Once you create the profile script at the correct location it will run everything in the script every time you start up power shell. So to get what you wanted you would need to create a profile with the following

Write-Host 'Powershell' $PsVersionTable.PSVersion '-' (Get-date)
Write-Host 'Greetings Professor Falken. Shall we play a game?'
Write-Host ''

However, you may hit a snag if you just do that, you will likely get a error with something similar the following

File C:\Users\Scott\Documents\WindowsPowerShell\Microsoft.PowerShell_profile.ps1 cannot be loaded because the execution
of scripts is disabled on this system.
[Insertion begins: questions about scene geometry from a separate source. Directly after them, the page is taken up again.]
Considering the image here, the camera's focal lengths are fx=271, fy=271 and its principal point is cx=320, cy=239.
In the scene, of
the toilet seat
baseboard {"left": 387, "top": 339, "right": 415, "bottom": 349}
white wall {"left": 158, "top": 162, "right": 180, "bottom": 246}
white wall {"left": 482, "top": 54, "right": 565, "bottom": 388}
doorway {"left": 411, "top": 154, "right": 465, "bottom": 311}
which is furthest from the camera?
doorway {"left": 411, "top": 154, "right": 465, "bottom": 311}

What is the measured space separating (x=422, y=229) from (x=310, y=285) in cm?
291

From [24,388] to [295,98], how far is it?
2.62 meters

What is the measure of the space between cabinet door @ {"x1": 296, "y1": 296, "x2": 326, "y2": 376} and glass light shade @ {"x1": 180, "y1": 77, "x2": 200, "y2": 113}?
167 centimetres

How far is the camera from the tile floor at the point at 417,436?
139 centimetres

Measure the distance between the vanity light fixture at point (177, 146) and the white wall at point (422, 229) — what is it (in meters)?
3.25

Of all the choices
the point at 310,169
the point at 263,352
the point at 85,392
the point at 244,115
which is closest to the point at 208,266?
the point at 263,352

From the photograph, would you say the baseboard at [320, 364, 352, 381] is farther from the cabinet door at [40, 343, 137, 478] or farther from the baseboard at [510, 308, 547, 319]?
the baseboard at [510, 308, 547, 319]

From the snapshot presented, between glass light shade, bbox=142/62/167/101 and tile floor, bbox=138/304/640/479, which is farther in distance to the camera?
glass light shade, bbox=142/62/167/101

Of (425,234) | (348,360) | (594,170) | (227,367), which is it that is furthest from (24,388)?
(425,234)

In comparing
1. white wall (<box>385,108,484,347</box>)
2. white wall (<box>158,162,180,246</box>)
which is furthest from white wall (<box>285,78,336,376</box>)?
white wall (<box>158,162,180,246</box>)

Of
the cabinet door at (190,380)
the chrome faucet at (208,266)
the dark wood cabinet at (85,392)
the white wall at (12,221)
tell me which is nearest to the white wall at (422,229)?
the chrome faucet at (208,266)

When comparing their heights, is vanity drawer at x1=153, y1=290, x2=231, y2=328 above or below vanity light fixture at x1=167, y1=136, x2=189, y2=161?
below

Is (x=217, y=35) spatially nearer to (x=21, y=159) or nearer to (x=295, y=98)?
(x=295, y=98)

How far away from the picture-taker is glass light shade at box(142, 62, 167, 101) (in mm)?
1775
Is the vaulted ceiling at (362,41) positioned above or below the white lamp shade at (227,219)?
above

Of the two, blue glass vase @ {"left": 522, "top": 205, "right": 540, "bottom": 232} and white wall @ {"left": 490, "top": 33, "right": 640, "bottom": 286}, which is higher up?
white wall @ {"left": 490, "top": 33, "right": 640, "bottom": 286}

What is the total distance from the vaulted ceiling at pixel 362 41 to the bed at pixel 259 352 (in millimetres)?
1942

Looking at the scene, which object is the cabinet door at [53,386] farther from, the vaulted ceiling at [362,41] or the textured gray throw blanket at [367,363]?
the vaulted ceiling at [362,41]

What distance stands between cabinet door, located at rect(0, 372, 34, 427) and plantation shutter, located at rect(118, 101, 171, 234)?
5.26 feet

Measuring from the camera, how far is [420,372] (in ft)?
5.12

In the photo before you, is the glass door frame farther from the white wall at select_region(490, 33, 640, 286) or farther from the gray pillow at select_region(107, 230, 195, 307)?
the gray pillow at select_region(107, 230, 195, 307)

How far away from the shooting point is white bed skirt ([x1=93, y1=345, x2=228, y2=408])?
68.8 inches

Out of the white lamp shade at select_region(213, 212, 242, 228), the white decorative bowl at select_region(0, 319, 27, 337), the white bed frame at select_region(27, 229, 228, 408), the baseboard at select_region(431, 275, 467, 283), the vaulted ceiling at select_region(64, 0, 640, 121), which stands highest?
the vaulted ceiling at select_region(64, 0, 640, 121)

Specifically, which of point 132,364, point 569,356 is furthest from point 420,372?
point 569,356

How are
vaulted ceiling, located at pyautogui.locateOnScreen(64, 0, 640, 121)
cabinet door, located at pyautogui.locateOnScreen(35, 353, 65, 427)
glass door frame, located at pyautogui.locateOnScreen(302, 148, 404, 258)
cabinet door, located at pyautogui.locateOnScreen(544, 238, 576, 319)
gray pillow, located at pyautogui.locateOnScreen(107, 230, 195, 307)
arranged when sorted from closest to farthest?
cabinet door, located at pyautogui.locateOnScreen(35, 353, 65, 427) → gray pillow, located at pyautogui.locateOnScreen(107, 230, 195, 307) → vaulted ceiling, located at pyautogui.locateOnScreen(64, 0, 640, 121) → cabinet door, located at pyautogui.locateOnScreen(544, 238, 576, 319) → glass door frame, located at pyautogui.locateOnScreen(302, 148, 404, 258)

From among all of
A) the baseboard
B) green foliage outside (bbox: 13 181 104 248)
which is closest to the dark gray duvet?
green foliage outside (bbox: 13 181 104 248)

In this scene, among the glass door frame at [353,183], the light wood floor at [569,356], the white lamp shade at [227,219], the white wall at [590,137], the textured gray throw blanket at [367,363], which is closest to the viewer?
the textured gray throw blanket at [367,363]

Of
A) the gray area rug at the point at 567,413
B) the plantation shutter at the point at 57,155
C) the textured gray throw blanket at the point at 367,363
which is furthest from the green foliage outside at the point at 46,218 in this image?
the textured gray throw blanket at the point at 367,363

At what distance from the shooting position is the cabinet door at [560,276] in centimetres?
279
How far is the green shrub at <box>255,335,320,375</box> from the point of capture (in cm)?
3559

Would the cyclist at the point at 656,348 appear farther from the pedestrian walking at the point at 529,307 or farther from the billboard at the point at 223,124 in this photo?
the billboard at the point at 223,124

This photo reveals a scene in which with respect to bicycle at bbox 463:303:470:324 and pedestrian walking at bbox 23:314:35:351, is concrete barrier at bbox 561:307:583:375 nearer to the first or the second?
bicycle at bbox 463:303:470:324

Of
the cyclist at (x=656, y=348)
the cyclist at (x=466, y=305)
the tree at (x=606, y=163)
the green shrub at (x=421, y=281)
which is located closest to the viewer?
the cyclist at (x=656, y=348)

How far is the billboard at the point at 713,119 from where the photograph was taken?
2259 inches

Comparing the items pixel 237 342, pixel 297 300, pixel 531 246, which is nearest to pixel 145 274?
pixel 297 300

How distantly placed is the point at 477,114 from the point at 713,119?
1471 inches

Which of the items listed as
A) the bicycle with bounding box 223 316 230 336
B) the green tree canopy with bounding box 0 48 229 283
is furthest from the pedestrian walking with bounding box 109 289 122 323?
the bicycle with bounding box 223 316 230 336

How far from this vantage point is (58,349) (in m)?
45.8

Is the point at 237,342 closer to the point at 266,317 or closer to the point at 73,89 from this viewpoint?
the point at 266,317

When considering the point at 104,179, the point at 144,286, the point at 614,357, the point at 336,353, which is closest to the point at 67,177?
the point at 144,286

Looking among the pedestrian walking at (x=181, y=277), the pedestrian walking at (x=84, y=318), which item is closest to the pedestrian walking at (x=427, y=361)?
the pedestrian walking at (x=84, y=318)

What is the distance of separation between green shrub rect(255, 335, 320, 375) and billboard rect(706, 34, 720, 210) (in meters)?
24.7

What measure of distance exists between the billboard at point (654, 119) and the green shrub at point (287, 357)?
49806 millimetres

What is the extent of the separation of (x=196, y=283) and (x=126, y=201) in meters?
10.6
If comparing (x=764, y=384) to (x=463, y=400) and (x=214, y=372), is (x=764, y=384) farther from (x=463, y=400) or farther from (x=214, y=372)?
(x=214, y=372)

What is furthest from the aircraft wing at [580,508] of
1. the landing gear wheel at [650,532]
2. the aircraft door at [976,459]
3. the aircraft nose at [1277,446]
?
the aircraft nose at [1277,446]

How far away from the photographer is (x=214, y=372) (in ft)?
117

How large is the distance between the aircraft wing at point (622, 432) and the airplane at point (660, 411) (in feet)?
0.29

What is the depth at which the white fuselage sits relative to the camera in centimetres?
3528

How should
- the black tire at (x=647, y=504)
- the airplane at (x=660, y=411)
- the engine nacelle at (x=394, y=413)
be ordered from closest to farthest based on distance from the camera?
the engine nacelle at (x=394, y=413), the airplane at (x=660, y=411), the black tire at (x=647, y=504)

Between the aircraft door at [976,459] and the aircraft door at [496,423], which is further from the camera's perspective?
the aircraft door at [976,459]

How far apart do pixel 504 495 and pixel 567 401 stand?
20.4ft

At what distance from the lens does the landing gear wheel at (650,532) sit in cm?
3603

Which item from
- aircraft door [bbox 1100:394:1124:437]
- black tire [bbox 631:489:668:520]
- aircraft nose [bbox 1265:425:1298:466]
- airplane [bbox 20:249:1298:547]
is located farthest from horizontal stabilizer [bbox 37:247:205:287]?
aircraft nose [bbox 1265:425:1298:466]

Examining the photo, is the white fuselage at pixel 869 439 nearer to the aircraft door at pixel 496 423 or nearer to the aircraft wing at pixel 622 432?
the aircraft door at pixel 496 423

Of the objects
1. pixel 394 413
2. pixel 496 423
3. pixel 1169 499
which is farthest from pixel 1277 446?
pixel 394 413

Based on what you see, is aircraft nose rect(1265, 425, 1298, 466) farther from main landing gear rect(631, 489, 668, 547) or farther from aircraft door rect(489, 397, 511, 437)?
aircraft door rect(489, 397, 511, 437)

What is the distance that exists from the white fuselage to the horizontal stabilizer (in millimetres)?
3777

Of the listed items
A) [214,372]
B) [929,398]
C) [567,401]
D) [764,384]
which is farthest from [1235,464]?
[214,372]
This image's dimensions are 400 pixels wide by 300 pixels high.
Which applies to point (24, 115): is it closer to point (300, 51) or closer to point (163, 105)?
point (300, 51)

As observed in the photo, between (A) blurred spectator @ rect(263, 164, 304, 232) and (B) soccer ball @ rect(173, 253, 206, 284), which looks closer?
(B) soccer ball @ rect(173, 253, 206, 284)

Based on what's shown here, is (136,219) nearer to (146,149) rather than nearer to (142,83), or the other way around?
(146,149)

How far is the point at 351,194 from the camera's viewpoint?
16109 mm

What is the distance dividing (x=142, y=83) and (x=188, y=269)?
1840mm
Please see "get-help about_signing" for more details.
At line:1 char:2
+ . <<<<  'C:\Users\Tami\Documents\WindowsPowerShell\Microsoft.PowerShell_profile.ps1'
    + CategoryInfo          : NotSpecified: (:) [], PSSecurityException
    + FullyQualifiedErrorId : RuntimeException

If you get an error like that read the help file by typing get-help about_signing so you can either set it to open unsigned scripts1 or change the setting to only allow signed scripts and sign the script yourself when you are done.

Once you get it all working every time you start powershell with -nologo it will look like

Powershell 2.0 - 9/15/2013 2:41:42 PM
Greetings Professor Falken. Shall we play a game?

PS C:\Users\Scott> 

1: I set my machine to RemoteSigned which only requires a signature if the script has the "from another computer" flag set.